MATERIAL PROVIDED:

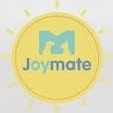 joymate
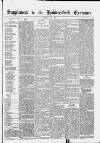 Huddersfield and Holmfirth Examiner Saturday 02 April 1887 Page 9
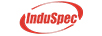 induspec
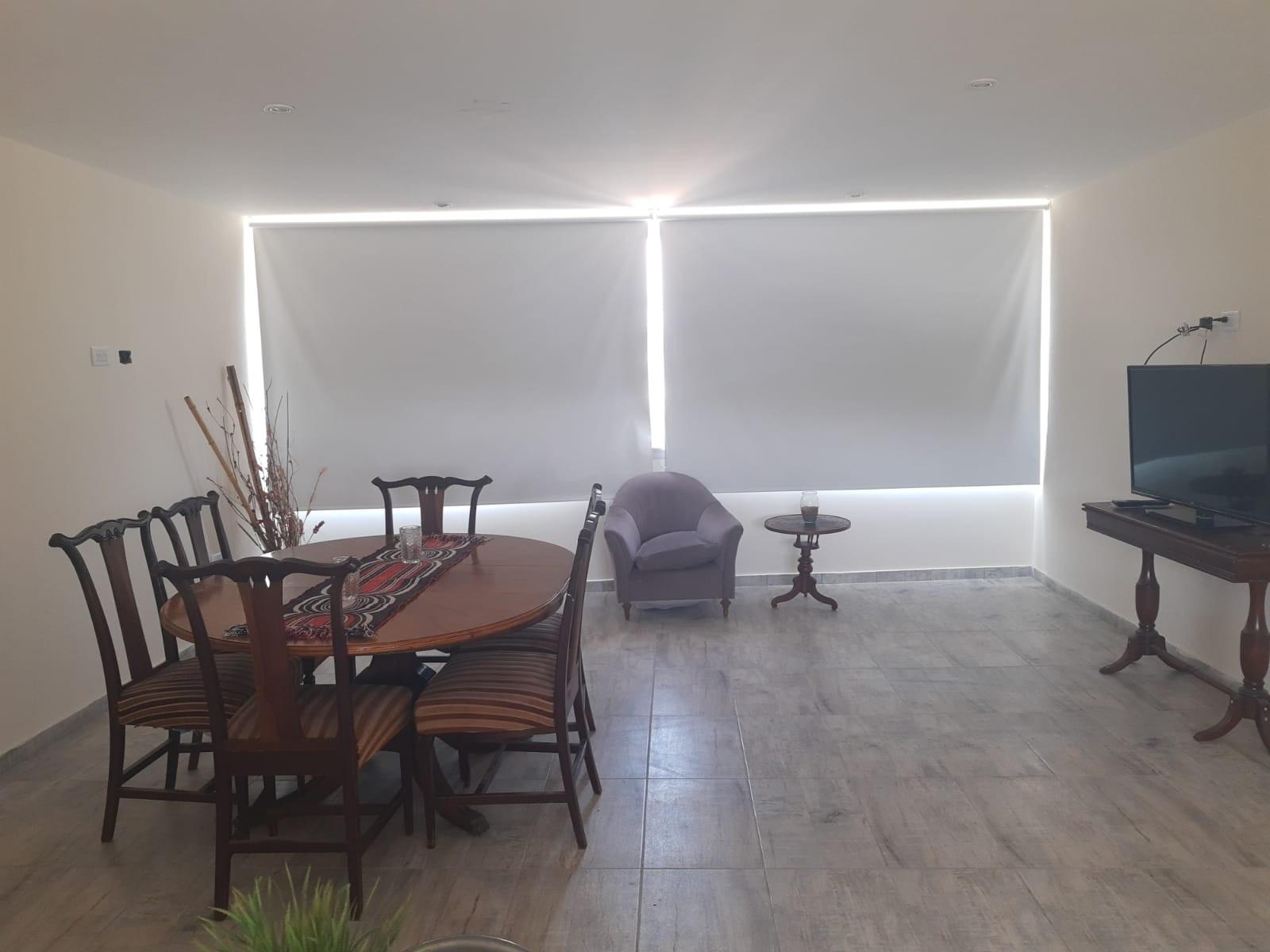 DORREGO 250 · Monte Hermoso — foto 3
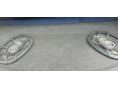 FIAT PUNTO 2002/9 - 8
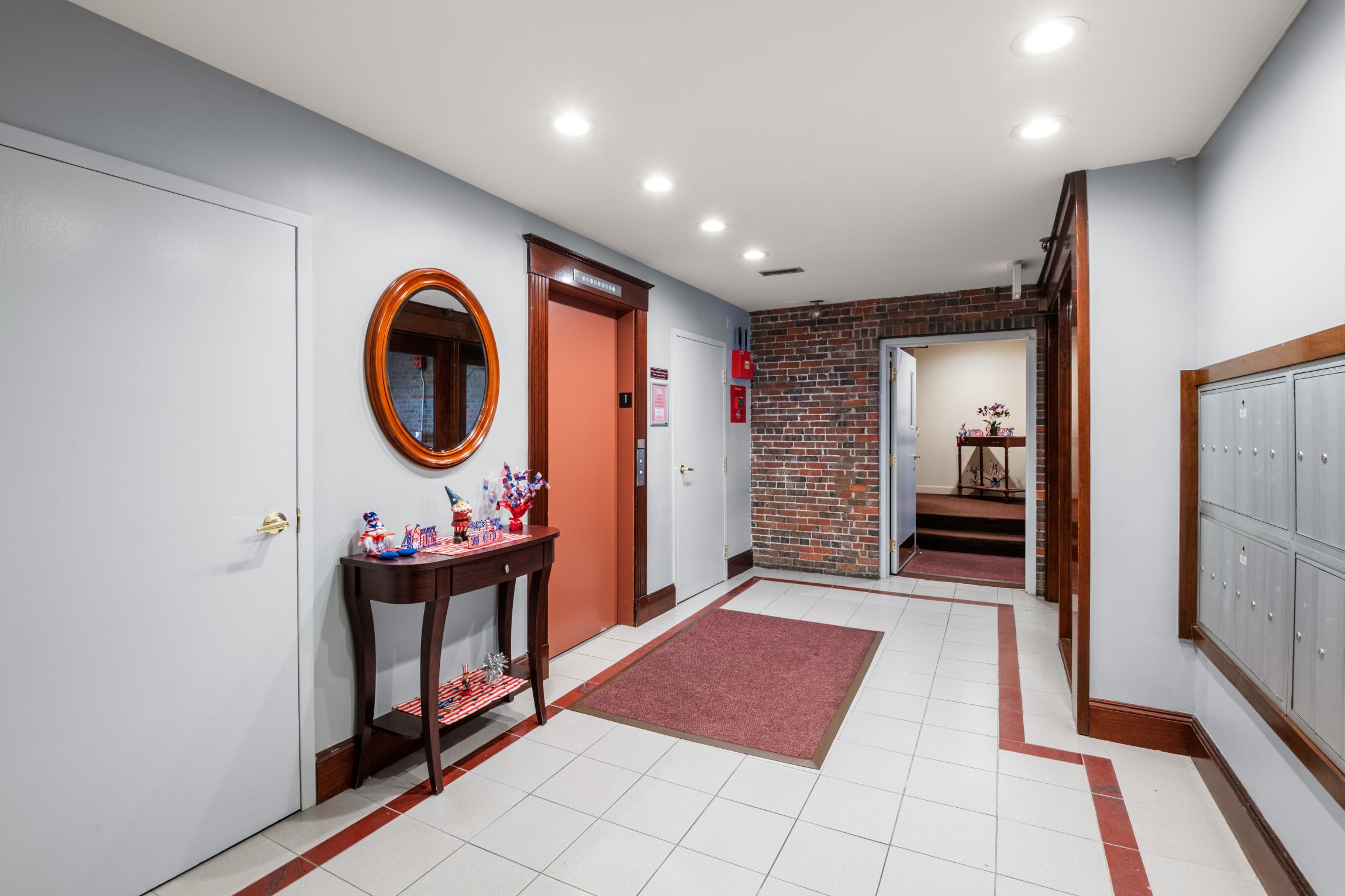  99 Fulton Street, Boston, MA, 02109 - 物件實景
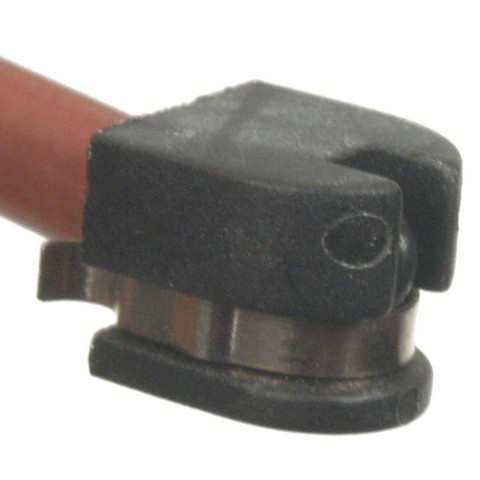 Standard Ignition Disc Brake Pad Wear Sensor P/N:PWS197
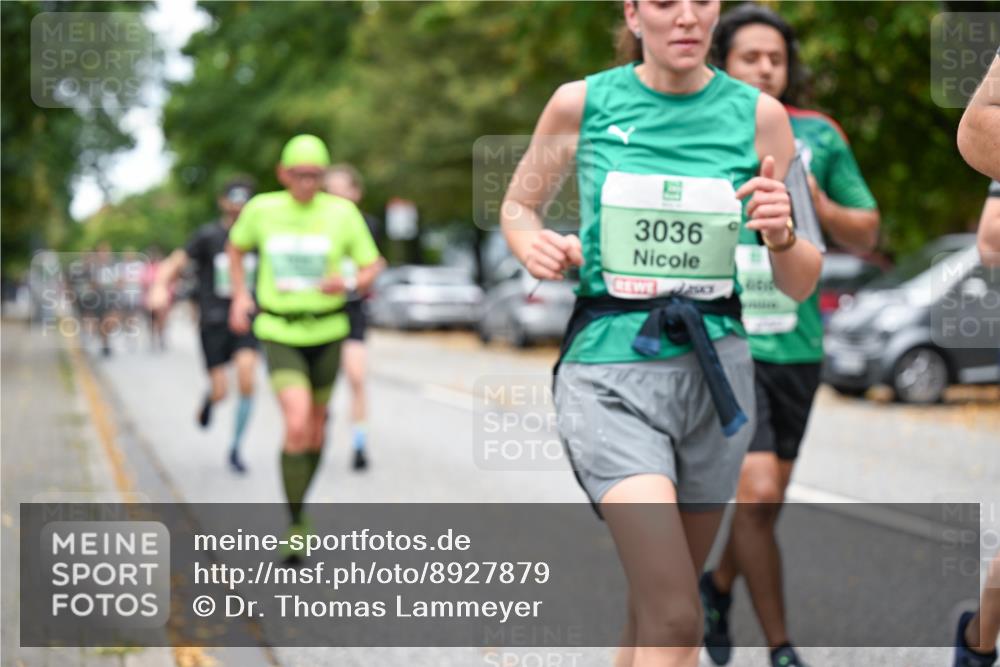21.09.2025 - PSD Bank Halbmarathon Dr. Thomas Lammeyer http://msf.ph/oto/8927879 21.09.2025 10:47:24 Laufen 3036 meine-sportfotos.de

REQUIREMENT: The records above are to be transcribed word for word. Skip the images.

TASK RESPONSE:
 joymate
 Huddersfield and Holmfirth Examiner Saturday 02 April 1887 Page 9
 induspec
 DORREGO 250 · Monte Hermoso — foto 3
 FIAT PUNTO 2002/9 - 8
  99 Fulton Street, Boston, MA, 02109 - 物件實景
 Standard Ignition Disc Brake Pad Wear Sensor P/N:PWS197
21.09.2025 - PSD Bank Halbmarathon Dr. Thomas Lammeyer http://msf.ph/oto/8927879 21.09.2025 10:47:24 Laufen 3036 meine-sportfotos.de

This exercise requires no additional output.